● Passage shown:
UPDATE! I just received a tip-off from a reader about the Crown Princess of Sweden, who is looking suspiciously Hapsburg-y in the chin area. Well, I looked her up, and my God. . . 




Pray for her children.


Thursday, April 10, 2014

"Baby don't cry, it's better this way"




I get thinking about all this sometimes, about the songs of my youth. Most of the really lush '60s pop hits came out mid-decade, when I was old enough to appreciate them, and they're recorded in my brain even more indelibly than my marriage vows.

There was a whole genre of hits which I call the "I'm not good enough for you/you're not good enough for me" style of song. The gold standard of this mass of music was Billy Joe Royal's Down in the Boondocks (which for some reason my Grade 5 class loved to parody as "down in the outhouse"). This was the first time I paid attention to a lyric which told a tragic tale of inadequacy - in this case, his, as he slaves away on the docks and pines for an unattainable princess ("Ev'ry night I watch the lights from the house up on the hill/I love a little girl who lives up there and I guess I always will"). 





Because this fellow is a sweaty, grease-caked Neanderthal, or at least a poor guy whose lunch money has been known to be blown on reefer, he feels inadequate. Near the end of the song we learn the two of them are meeting in secret, but the question is, does she make him shower first?

The female character in this drama looks to me like a prom queen with not a hair out of place. Or perhaps she is wearing white, like a virgin at a purity ball. But you can't tell me she doesn't like to lower herself. And that's how she sees it, make no mistake. She doesn't WANT him smartening himself up like he says he will ("One fine day I'll find a way to move from this old shack/I'll hold my head up like a king and I never never will look back."). The grease and sweat and funk and penniless penury turn her on, and both of them know it. But when it comes time to marry, goodbye Billy Joe.

● Dataset entries:
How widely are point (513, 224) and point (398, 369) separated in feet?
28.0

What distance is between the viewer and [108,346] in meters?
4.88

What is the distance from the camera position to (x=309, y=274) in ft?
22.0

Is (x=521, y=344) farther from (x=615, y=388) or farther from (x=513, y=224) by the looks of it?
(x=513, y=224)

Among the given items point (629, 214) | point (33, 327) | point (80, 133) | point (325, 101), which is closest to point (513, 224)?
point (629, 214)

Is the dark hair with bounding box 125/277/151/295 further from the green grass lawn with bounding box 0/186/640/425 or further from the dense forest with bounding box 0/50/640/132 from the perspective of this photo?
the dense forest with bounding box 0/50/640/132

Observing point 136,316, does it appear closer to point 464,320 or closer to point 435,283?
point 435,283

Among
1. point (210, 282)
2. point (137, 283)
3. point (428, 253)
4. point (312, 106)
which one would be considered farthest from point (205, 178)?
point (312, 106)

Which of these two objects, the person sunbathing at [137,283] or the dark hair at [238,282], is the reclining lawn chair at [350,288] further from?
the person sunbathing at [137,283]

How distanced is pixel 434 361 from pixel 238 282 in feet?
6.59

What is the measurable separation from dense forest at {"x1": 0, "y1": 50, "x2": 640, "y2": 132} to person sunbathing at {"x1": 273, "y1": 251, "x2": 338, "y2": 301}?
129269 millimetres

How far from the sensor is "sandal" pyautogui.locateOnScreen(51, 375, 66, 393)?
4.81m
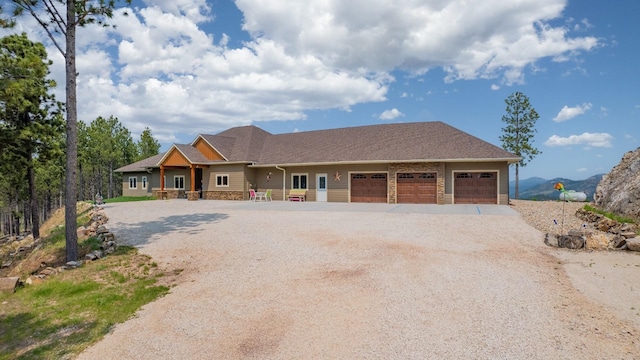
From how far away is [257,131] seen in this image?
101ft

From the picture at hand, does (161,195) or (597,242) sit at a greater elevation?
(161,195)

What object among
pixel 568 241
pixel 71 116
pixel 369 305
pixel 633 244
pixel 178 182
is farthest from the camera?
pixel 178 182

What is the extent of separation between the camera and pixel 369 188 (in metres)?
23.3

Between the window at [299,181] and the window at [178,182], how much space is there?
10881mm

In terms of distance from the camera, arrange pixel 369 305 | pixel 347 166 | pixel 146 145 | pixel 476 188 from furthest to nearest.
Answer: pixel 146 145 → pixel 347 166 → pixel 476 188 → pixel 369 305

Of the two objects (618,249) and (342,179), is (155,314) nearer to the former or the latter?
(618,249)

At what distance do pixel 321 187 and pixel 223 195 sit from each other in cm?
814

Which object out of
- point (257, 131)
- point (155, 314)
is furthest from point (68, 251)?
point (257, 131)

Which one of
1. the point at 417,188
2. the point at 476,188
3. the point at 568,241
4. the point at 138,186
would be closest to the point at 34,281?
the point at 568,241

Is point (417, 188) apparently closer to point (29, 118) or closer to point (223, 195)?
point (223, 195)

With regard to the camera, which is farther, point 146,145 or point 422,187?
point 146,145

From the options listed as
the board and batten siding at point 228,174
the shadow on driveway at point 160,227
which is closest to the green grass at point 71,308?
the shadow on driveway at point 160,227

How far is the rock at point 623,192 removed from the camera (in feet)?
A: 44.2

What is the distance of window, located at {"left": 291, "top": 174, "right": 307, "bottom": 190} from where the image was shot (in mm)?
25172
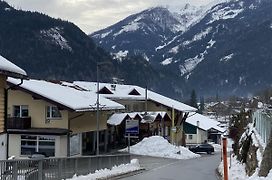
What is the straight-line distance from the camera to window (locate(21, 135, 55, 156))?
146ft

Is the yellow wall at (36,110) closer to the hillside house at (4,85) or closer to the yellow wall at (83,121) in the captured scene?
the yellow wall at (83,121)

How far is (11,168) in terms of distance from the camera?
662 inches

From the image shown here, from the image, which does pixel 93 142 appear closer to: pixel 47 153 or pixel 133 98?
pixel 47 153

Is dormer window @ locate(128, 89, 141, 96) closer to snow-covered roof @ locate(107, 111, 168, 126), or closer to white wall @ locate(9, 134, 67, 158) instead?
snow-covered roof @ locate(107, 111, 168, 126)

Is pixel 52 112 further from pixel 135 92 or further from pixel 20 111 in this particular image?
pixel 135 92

...

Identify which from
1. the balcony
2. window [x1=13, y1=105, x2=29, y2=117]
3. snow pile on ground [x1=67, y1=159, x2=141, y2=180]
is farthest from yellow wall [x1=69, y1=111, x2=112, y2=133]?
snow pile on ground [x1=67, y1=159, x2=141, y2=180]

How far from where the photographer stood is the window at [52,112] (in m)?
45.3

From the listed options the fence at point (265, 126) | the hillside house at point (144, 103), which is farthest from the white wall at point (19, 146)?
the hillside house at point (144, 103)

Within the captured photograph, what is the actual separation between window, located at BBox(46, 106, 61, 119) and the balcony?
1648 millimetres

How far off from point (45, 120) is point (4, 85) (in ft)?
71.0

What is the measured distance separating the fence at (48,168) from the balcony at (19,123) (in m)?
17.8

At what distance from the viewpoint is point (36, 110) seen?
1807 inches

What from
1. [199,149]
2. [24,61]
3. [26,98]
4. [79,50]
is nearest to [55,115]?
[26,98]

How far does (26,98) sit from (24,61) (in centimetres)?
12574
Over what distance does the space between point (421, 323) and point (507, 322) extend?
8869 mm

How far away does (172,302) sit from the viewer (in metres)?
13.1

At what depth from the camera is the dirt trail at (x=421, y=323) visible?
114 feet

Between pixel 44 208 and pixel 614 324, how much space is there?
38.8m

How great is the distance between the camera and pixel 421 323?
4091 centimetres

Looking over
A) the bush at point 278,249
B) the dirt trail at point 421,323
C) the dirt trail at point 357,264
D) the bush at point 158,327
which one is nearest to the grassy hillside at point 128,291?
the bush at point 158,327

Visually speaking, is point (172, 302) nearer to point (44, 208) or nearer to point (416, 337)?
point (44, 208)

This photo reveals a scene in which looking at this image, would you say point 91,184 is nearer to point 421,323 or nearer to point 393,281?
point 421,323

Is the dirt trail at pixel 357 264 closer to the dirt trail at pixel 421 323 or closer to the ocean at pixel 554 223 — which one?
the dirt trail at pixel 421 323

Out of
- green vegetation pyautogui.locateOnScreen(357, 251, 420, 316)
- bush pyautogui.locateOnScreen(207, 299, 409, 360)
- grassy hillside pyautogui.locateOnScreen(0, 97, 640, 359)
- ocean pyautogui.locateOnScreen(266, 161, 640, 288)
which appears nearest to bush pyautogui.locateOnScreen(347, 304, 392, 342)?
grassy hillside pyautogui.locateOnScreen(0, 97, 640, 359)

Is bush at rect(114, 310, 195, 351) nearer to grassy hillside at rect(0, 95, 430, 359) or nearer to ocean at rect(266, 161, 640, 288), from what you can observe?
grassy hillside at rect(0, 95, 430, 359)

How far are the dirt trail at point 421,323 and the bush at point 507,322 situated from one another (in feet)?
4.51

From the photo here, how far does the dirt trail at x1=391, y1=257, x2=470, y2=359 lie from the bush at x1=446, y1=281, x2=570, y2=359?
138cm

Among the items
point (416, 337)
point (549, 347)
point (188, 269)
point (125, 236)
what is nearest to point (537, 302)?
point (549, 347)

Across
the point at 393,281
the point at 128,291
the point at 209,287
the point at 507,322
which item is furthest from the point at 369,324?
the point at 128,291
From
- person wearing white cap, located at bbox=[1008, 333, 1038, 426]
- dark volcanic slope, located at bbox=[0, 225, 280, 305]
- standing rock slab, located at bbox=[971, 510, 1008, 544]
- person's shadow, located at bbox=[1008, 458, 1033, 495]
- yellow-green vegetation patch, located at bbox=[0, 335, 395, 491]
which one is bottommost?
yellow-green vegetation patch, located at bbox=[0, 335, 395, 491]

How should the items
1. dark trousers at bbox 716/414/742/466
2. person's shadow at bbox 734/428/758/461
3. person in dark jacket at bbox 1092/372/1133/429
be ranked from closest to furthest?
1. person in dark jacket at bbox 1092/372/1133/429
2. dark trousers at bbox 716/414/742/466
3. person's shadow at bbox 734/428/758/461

● Your assignment:
For each statement below, say whether it agrees with the post about '60s pop songs, answering yes or no and quoting the words of the post that decide it. 1. The writer's Grade 5 class parodied Down in the Boondocks as "down in the outhouse." 2. The writer says the mid-decade pop hits are recorded in memory less firmly than the writer's marriage vows. 3. Near the end of Down in the Boondocks, the song reveals that the two characters are meeting in secret.

● Response for this exercise:
1. Yes: "which for some reason my Grade 5 class loved to parody as "down in the outhouse""
2. No: "they're recorded in my brain even more indelibly than my marriage vows"
3. Yes: "Near the end of the song we learn the two of them are meeting in secret"